### What the task requires
Search the records for "Wellington". Copy every line where it appears.

Dataset excerpts:
※

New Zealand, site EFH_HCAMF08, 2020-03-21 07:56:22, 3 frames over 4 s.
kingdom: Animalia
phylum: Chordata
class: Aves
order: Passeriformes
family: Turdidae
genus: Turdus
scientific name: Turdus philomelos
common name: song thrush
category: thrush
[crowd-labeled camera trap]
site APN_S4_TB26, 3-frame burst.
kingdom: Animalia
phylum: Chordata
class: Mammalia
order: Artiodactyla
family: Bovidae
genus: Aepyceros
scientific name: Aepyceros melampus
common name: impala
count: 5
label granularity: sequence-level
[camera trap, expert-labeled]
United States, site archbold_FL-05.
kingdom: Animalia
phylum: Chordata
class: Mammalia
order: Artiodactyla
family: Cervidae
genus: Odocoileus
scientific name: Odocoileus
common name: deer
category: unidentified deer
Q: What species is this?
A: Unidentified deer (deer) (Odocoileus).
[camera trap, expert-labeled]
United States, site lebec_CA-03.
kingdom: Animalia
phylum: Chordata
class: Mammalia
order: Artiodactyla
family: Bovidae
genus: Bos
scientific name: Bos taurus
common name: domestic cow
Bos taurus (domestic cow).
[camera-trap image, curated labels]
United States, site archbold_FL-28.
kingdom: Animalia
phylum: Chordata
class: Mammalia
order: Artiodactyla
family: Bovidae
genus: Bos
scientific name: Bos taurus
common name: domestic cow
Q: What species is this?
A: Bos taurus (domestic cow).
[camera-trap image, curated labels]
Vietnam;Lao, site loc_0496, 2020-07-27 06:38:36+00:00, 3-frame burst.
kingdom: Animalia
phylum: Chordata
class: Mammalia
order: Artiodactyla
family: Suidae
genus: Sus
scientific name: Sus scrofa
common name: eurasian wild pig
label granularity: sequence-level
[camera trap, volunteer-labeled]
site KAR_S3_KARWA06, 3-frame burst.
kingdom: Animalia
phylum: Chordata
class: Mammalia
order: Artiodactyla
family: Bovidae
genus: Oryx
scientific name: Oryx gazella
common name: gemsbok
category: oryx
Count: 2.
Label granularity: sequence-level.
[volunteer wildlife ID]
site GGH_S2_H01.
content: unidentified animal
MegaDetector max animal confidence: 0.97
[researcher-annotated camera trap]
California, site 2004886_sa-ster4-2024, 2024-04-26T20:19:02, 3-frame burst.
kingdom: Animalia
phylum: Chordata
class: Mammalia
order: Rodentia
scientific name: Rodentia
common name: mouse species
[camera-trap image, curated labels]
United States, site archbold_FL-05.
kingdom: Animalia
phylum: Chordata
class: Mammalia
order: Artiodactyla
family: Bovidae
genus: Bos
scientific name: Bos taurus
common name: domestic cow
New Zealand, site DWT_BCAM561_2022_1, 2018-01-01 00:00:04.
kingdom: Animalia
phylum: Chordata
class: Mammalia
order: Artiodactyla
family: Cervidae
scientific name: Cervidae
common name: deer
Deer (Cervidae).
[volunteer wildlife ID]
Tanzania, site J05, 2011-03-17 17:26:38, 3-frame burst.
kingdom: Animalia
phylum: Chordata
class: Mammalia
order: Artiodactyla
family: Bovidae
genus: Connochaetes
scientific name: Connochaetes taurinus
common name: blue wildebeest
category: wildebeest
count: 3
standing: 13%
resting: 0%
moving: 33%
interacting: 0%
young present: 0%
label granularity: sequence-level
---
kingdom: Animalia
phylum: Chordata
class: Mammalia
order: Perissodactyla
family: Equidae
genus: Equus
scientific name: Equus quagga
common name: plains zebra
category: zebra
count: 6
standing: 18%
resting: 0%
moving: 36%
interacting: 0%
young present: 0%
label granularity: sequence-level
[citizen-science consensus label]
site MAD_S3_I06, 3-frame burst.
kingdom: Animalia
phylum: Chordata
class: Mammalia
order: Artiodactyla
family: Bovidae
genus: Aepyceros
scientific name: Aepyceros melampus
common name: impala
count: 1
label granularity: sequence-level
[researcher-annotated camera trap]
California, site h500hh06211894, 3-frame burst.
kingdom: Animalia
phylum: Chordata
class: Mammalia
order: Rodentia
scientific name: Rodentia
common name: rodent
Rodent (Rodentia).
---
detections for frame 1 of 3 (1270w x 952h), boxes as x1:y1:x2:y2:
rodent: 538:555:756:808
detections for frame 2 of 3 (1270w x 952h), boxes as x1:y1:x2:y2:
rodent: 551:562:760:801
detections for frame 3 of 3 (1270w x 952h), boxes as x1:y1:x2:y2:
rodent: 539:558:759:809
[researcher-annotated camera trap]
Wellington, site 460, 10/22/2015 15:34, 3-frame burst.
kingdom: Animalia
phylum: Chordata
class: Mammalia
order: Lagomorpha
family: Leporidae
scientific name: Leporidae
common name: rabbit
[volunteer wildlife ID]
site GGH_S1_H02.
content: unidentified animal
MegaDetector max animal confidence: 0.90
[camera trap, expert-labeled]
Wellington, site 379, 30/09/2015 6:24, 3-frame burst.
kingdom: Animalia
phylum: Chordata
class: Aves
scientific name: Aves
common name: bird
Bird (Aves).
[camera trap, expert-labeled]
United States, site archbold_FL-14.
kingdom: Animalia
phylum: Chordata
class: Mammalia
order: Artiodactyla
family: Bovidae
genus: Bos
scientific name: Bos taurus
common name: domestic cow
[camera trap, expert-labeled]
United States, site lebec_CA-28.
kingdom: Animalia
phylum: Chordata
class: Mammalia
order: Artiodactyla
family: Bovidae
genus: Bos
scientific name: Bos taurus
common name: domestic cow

※

### Solution to this exercise
Wellington, site 460, 10/22/2015 15:34, 3-frame burst.
Wellington, site 379, 30/09/2015 6:24, 3-frame burst.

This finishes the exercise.